> [WHAT THE TASK ASKS]
In the piece on sloth, why does it say that even workaholics can be lazy? Answer in one to three sentences.
#### PAGE EXTRACT ####
Sloth is the failure to do what needs to be done when it needs to be done.
— John Ortberg
The sloth is a tropical mammal that lives much of its life hanging upside-down from tree branches. When obliged to descend to the ground, sloths crawl along a level surface at the rate of ten feet a minute (meaning their top sprint is one-ninth of a mile per hour).
Sloths are generally sluggish and inactive; they build no nests and seek no shelter even for their young. They sleep fifteen to twenty-two hours a day, rising in the late afternoon to eat whatever leaves may be close at hand. Being so passive, they are virtually untrainable, although occasionally you’ll find one working as a denominational official or on a roadside construction crew.
From time to time, a sloth hangs around my home and office, a discovery that has surprised me. I’m familiar with lots of my faults but never suspected this one. Up to now, I’ve been careful to whom I admit it.
I’m careful because sloth is our society’s unforgivable sin. It is almost never mentioned. I can’t remember the last time I heard anyone confess it.
Think of job interviews. When someone is asked, “What’s your biggest weakness?” 90 percent of the answers are variations of “I work too hard,” and “I tend to be too perfectionistic.” When have you heard someone say, “I’m just too darn lazy”?
But I’ve discovered that I have to quit playing this game. Psychiatrist and best-selling author Scott Peck says that ultimately there is one great impediment to spiritual growth “and that is laziness. If we overcome laziness, all the other impediments will be overcome. If we do not overcome laziness, none of the others will be hurdled.… Spiritual growth is effortful, as we have been reminded again and again.”
Here are some ways I’ve tried to make that effort and so deal with sloth.
Not Doing What Needs to Be Done
Sloth is deceptive and destructive. One reason people don’t admit sloth is they don’t recognize it.
In the past I would have considered anything but sloth to be one of my problems because I seem to be so busy. Sloth doesn’t necessarily mean we’re doing nothing. Sloth is the failure to do what needs to be done when it needs to be done — like the kamikaze pilot who flew seventeen missions.
I came gradually to the realization that this was a temptation. I would have a task I didn’t look forward to — say, setting up an appointment to confront someone about a broken relationship. Suddenly, a myriad of other tasks leapt up and begged to be done. I would clean my desk, call a staff meeting, write two articles for a newsletter we didn’t even publish.
I did a lot. But over time I discovered that all too often I didn’t do what needed to be done when it needed to be done. Just as most alcoholics don’t live on skid row, most sloth-aholics don’t spend their days eating bon-bons and watching The Young and the Restless.
That’s why Scott Peck notes that even workaholics can be lazy. They may work furiously but only because they are trying to avoid doing something truly needful.
#### LISTED RECORDS ####
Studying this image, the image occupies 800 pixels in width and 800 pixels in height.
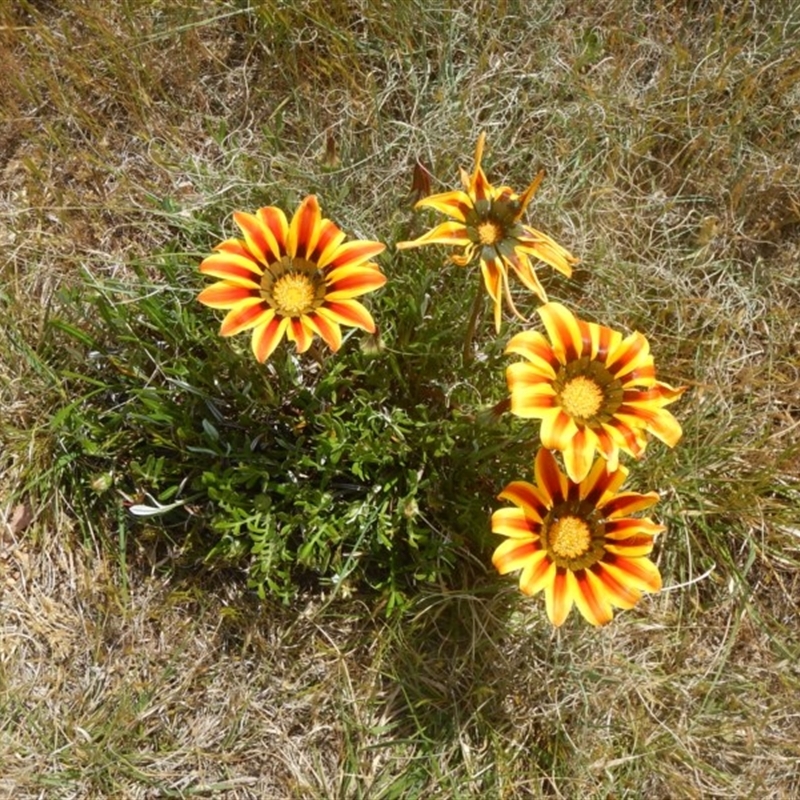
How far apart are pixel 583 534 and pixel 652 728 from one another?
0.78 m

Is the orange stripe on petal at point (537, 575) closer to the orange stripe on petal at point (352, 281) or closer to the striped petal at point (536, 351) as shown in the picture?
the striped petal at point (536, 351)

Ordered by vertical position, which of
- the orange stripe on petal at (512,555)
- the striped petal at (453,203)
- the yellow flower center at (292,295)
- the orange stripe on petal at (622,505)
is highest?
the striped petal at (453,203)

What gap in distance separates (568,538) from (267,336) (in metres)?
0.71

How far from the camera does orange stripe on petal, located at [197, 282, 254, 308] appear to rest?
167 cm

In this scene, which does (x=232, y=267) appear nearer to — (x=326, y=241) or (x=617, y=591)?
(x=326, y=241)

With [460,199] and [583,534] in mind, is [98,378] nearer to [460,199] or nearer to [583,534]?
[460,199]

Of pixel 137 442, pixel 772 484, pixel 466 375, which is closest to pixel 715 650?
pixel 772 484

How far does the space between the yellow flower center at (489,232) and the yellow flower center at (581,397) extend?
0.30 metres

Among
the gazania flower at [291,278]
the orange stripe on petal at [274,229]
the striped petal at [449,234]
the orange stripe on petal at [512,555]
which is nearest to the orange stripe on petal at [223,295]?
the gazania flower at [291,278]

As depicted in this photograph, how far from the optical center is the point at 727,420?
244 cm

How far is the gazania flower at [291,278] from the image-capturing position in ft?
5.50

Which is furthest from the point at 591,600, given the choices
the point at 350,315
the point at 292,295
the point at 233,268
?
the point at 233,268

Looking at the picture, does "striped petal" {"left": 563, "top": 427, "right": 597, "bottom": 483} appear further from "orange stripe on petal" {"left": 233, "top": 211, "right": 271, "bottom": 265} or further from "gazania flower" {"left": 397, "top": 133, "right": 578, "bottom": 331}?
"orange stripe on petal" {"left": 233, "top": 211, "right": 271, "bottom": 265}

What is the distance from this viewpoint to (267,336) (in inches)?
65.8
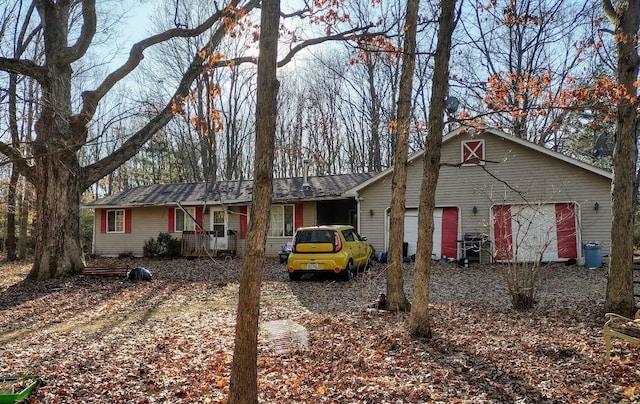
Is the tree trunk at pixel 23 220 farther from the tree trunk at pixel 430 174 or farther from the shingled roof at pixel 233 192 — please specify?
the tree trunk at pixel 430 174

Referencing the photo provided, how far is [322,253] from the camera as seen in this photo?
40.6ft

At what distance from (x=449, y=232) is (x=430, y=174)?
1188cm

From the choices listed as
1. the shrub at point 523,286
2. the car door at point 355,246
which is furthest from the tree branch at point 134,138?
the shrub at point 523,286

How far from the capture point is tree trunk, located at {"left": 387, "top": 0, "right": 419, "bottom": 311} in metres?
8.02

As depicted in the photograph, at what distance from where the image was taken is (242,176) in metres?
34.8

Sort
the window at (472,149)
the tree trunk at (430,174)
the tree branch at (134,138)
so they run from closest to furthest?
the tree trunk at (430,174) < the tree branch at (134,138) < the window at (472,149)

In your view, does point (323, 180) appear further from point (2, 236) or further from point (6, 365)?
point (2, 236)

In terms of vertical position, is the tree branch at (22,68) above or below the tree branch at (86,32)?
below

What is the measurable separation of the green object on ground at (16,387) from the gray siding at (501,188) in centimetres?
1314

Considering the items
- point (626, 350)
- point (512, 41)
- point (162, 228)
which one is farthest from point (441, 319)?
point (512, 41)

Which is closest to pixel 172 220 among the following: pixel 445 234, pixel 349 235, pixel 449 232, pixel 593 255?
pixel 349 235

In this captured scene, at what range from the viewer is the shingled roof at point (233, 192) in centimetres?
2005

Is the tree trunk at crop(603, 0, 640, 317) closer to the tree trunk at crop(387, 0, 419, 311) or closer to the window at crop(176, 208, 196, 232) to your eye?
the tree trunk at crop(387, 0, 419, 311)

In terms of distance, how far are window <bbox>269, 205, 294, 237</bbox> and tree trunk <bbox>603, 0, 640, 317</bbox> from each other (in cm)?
####
> [TASK ANSWER]
Sloth does not necessarily mean doing nothing; it is the failure to do what needs to be done when it needs to be done. Workaholics may work furiously, but only to avoid doing something truly needful.